*Written task*. Copy out the lines again word for word, beginning with the line that contains "Examine the image: is" and continuing through the line that contains "By looking at", with both of those lines included.

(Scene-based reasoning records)
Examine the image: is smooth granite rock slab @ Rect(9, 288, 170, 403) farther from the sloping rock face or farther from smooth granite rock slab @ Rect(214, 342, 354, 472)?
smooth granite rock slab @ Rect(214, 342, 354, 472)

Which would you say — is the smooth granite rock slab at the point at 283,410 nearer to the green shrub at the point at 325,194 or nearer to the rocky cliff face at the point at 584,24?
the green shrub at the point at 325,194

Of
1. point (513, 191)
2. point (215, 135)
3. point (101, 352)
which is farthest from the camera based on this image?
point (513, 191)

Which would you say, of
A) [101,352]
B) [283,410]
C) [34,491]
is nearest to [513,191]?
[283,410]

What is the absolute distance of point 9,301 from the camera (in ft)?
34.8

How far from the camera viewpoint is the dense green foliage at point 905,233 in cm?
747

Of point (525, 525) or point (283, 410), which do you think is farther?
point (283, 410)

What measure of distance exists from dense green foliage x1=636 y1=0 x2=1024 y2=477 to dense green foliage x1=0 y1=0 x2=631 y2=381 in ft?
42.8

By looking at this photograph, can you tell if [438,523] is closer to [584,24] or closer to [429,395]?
--
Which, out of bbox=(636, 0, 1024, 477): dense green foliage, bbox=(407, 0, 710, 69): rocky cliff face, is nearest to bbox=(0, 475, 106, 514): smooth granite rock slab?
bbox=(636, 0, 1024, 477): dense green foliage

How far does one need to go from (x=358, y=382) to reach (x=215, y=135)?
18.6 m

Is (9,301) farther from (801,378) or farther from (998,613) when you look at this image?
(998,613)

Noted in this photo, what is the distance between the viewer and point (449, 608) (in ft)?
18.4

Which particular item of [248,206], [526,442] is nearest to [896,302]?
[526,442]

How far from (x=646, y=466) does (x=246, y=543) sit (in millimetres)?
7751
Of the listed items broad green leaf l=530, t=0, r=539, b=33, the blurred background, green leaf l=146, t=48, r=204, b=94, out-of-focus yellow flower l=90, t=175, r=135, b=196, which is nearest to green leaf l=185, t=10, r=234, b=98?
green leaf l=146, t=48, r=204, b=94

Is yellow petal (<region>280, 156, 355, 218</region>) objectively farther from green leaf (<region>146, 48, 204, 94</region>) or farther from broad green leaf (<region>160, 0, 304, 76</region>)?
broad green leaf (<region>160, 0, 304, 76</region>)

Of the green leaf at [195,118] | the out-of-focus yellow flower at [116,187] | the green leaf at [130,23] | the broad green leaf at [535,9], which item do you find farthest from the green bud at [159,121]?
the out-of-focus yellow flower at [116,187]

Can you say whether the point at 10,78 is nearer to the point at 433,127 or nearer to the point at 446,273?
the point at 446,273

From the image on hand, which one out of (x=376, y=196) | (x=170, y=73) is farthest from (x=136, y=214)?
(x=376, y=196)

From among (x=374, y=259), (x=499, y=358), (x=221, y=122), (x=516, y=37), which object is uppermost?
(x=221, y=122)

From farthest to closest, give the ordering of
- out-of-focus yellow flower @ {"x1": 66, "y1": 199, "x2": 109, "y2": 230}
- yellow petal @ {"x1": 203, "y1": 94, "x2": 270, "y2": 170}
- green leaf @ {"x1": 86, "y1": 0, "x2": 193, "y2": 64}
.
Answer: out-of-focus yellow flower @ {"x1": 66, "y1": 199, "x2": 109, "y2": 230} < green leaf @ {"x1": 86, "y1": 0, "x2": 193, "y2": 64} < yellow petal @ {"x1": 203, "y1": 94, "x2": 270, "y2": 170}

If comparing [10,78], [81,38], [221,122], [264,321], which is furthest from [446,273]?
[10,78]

*Exercise solution*.
Examine the image: is smooth granite rock slab @ Rect(9, 288, 170, 403) farther from the sloping rock face or farther from smooth granite rock slab @ Rect(214, 342, 354, 472)?
smooth granite rock slab @ Rect(214, 342, 354, 472)

Which would you say — is the smooth granite rock slab at the point at 283,410 nearer to the green shrub at the point at 325,194 or nearer to the rocky cliff face at the point at 584,24?
the green shrub at the point at 325,194

Of
1. point (513, 191)
2. point (215, 135)
3. point (101, 352)
which is farthest from the camera based on this image?
point (513, 191)

Which would you say, of
A) [101,352]
B) [283,410]
C) [34,491]
is nearest to [513,191]?
[283,410]

What is the absolute distance of point 9,301 from the camera (in ft)?
34.8

How far from the camera viewpoint is the dense green foliage at point 905,233 in cm?
747

Of point (525, 525) or point (283, 410), which do you think is farther?
point (283, 410)

What measure of distance exists from dense green foliage x1=636 y1=0 x2=1024 y2=477 to dense green foliage x1=0 y1=0 x2=631 y2=381 in ft?
42.8

By looking at this photograph, can you tell if [438,523] is closer to [584,24] or closer to [429,395]?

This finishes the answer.